On 2013-04-02 01:50, Trevor Cordes wrote:
On 2013-03-31 Robert Keizer wrote:
Keep in mind that turning off rp filter means that packets which match an IP for any interface will be accepted on all.
Is that what it does? I just remember multihome just would not work at all until I set rp to 0.
"RP" stands for "Reverse Path". The RP Filter filters out any traffic that could/should not reasonably have arrived on that interface, based on the routing tables. So if you receive a packet from, say, 8.8.8.8, it will be dropped UNLESS there's an active route pointing to 8.8.8.8 out that interface.
Also, I've found in my tests that the packets always come back to the correct modem.

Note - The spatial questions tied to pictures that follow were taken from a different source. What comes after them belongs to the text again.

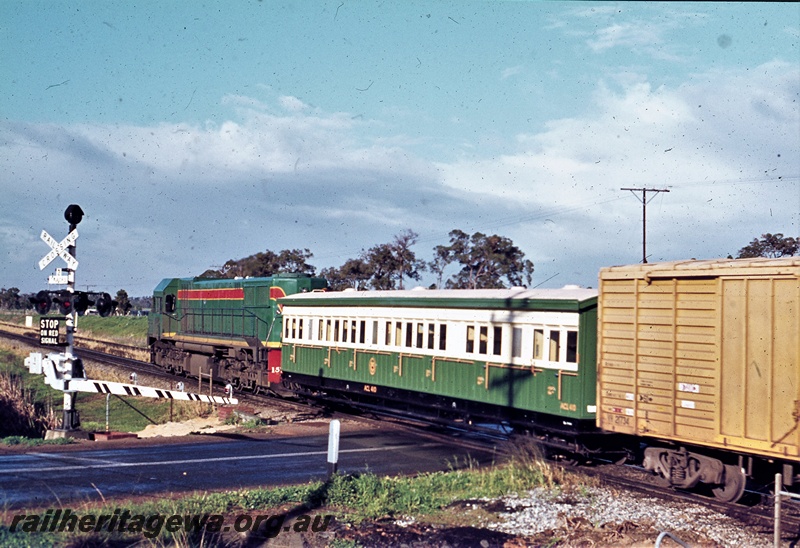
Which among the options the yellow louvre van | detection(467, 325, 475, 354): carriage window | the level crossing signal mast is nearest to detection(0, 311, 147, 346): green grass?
the level crossing signal mast

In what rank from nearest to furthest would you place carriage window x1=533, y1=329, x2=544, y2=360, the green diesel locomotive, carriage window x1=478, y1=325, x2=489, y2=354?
carriage window x1=533, y1=329, x2=544, y2=360
carriage window x1=478, y1=325, x2=489, y2=354
the green diesel locomotive

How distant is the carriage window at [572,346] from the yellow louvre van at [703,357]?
1.93 ft

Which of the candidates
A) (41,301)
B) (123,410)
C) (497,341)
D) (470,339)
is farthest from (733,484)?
(123,410)

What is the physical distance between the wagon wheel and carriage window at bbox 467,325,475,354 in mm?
6031

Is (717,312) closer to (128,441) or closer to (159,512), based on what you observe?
(159,512)

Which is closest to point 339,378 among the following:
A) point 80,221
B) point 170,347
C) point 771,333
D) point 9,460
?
point 80,221

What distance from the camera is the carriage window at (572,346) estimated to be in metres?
14.4

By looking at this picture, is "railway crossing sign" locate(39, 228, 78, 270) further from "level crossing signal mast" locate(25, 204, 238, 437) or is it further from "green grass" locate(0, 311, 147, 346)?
"green grass" locate(0, 311, 147, 346)

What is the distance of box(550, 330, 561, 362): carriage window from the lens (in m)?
14.8

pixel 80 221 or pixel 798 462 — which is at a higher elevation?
pixel 80 221

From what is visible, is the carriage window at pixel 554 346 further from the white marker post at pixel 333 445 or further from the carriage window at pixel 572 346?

I've never seen any randomness; packets coming back into the wrong modem.
That would be essentially impossible in your case. It can and does happen with multihomed addresses that are portable, i.e. the same IP address(es) are reachable through more than one path (or ISP).
I have no idea how iptables/netfilter and/or the kernel even would react to such packets if they did exist.

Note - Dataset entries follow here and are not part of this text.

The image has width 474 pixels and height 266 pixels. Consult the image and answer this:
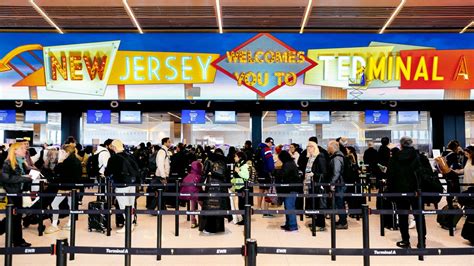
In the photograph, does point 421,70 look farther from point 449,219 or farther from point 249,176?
point 249,176

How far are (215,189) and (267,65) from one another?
6092mm

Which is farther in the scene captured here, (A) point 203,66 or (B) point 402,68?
(A) point 203,66

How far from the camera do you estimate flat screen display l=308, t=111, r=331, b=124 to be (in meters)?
15.0

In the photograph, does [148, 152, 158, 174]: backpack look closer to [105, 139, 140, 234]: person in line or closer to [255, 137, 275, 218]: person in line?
[105, 139, 140, 234]: person in line

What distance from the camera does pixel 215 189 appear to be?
27.6 ft

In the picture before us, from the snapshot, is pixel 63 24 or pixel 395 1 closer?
pixel 395 1

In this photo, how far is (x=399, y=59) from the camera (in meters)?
13.1

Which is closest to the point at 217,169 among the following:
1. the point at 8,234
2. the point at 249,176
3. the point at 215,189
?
the point at 215,189

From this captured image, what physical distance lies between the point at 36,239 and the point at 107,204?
1336 mm

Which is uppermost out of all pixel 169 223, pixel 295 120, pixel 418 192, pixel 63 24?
pixel 63 24

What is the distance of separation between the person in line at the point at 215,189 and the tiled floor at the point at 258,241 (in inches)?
7.6

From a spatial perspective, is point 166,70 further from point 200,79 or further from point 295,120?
point 295,120

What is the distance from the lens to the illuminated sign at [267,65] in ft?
43.4

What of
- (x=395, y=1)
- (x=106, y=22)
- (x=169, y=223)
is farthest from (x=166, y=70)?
(x=395, y=1)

With rp_filter=0, they would be accepted. With rp_filter=1, they might be accepted, depending on your routing table.
Either way, if it's not a security issue and if it all works as-is, I'm not too concerned :-)

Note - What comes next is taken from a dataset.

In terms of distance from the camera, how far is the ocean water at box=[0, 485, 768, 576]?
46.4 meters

Well, a spoofing risk does exist but in a multi-homed scenario is almost irrelevant by design. If you're simultaneously connected to Shaw and MTS, you could in theory filter Shaw's netblock on the MTS link (and vice-versa) on the assumption that the "best" route from any internal Shaw IP to you would be via the Shaw cable modem and never the MTS DSL modem. It's a pretty small risk, IMHO. The design of both networks makes it very difficult to do that kind of spoofing.